▸ 本文:
A「企業のダイバーシティ推進の実態調査」

牛尾奈緒美
 組織内のダイバーシティの存在、特にジェンダーダイバーシティに注目しそれがイノベーション創出にいかなる影響をもつのかについて実証研究を行った。具体的には、既存研究において「研究開発活動においてパフォーマンスを向上させる本質的な要因は、情報・意思決定理論に基づくタスク型多様性の拡大にあり、ジェンダー多様性はタスク型多様性を高める手段に過ぎないということを検証することが目的となっている」点を検証することを目的とした。
 先行研究でも指摘されているように、研究開発活動におけるジェンダーの多様性を扱った実証分析はそれほど多くはないため、研究開発以外の活動において蓄積されてきたジェンダーに関する先行研究の結果が、研究開発活動にも当てはまるかどうかを調べることも研究目的の一つとした。
分析の結果、”研究開発活動においてパフォーマンスを向上させる本質的な要因はタスク型多様性の拡大にあり、ジェンダー多様性はタスク型多様性を高める手段に過ぎない”ことが判明した。これにより女性発明者比率が研究開発における技術的知識の幅を広げることで、特許の質を高めるという因果を明確にすることができた。

B「ファッションを通して構築されるデジタルアイデンティティとジェンダー表象」

高馬京子
 2020年度に実践した「オンラインメディア空間における自己表象によるジェンダーとファッション」の研究プロジェクトで得た結果を発展的に検討するために、昨今のデジタルファッションやそれを身に着けて構築しようとするデジタルアイデンティティについての現状を調査し、バーチャル空間(ゲーム)とSNS空間におけるファッションとデジタルアイデンティティの関係について比較考察をした。

▸ 学習課題:
[A] 本文のBの研究で、ファッションとデジタルアイデンティティの関係について比較考察された二つの空間は何か。
[B] ジェンダーをめぐる研究報告の本文の続きを、最後の文の後から書き進めなさい。
以下の提供データは使わなくてよい。

▸ 提供データ:

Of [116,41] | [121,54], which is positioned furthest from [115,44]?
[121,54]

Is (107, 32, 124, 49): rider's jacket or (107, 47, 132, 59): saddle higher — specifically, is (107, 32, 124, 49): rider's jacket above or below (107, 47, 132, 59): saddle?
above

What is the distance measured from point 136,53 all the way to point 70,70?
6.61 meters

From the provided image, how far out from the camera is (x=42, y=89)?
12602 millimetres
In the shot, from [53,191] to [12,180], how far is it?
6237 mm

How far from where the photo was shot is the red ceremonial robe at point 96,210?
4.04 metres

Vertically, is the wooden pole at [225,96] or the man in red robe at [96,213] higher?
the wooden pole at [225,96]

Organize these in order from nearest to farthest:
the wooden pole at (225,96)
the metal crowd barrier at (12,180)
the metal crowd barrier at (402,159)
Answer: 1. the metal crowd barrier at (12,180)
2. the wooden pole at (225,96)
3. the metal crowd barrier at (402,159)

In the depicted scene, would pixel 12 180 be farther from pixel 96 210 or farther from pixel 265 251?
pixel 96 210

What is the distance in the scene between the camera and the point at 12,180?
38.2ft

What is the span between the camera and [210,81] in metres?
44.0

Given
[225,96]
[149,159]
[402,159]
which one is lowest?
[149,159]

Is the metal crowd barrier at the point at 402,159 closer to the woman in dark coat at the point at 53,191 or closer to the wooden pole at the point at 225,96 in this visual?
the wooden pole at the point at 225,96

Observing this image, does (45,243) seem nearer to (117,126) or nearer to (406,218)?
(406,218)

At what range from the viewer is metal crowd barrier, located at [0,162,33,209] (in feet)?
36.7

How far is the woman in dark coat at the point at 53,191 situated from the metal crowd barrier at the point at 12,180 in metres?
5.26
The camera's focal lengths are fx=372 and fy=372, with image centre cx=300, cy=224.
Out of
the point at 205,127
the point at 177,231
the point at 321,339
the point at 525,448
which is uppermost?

▸ 解答例:
[A] バーチャル空間(ゲーム)とSNS空間である。

[B]
 ファッション研究者のスーザン・カイザーが交差性の観点からファッションとアイデンティティの役割を論じているように、ファッションは自身の境界線(ジェンダー、国、年齢、民族性などによって定義されるアイデンティティの一形態である。)と他者を取り込むことで、「自分が誰になろうとしているのか」を実現するための装置であると言える。その「誰」、つまり目指すべき理想像としての他者は、ファッション・メディアによって何世紀にもわたって映像や言説によって構築されてきた。この理想像・他者に少しでも近づき、「本当の自分」になるために、人々はコルセットからダイエット、髪の色を変える、美容整形など、自らの顔や身体を変化させ、化粧やファッションを身につけることで、様々な境界を超え、理想の他者に近づこうと試みてきたといえる。このように読者に理想像を提供してきたファッション・メディアは、時代とともにテレビ・映画などのマスメディア、ブログからソーシャルネットワークサービスなどのデジタルメディアへと広がり、現在ではNFTやメタバースという言葉が急速に台頭し、仮想空間が新しいメディアとなりつつある。ファッションの情報発信やファッションの着こなしの場として捉えられ始めているDress Xのような、自分の写真を使って仮想ファッションを購入・着用できる仮想ファッションプラットフォームもある。2022年3月にはMetaverse Fashion Weekが開催され、さまざまなファッションブランドが来場し、自分のアバターを作成して展示空間に参加することができるようになった。このように、ファッションも身体もデジタル化が進むことで、自分の欲望のままの「デジタルアイデンティティ」が構築されやすくなっているかのように一見考えられるが実際はどうであろうか。
 すでに2020年の研究プロジェクトでも調査を着手していたゲーム『あつまれ!動物の森』のようにユーザーやSNS上のメディアなど複数のアクターの関連言説を通して、ゲーム内で、好きな性別などを選べるにせよ、ファッションを通して選んだアバターの特性に付随している社会的規範を追従することが再確認された。またSNSなどにみられるデジタルファッションメディアとジェンダー表象について検討した結果、SNSなどのデジタルファッションメディアはブログのころと異なり、企業が複雑に入り込み、自分らしい自分を提示できるエンパワーメント空間としてはもはや成立できていないことが明らかになった。このように、デジタルテクノロジーの発展により、バーチャル空間にしてもSNS空間にしても、ファッションや身体を選びデジタルアイデンティティを有したとしてもその選択に社会・企業の強制がないとはいえない、という可能性も示唆された。今後も他のメディアにおいて、バーチャル、デジタル空間のファッションとデジタルアイデンティティの関係について検討していきたい。本研究のそれぞれの成果を、2022年度年次報告書の業績一覧に記載した2本の論文の形でまとめた。

C「『フェムテック』をめぐる可能性と課題に関する予備的調査」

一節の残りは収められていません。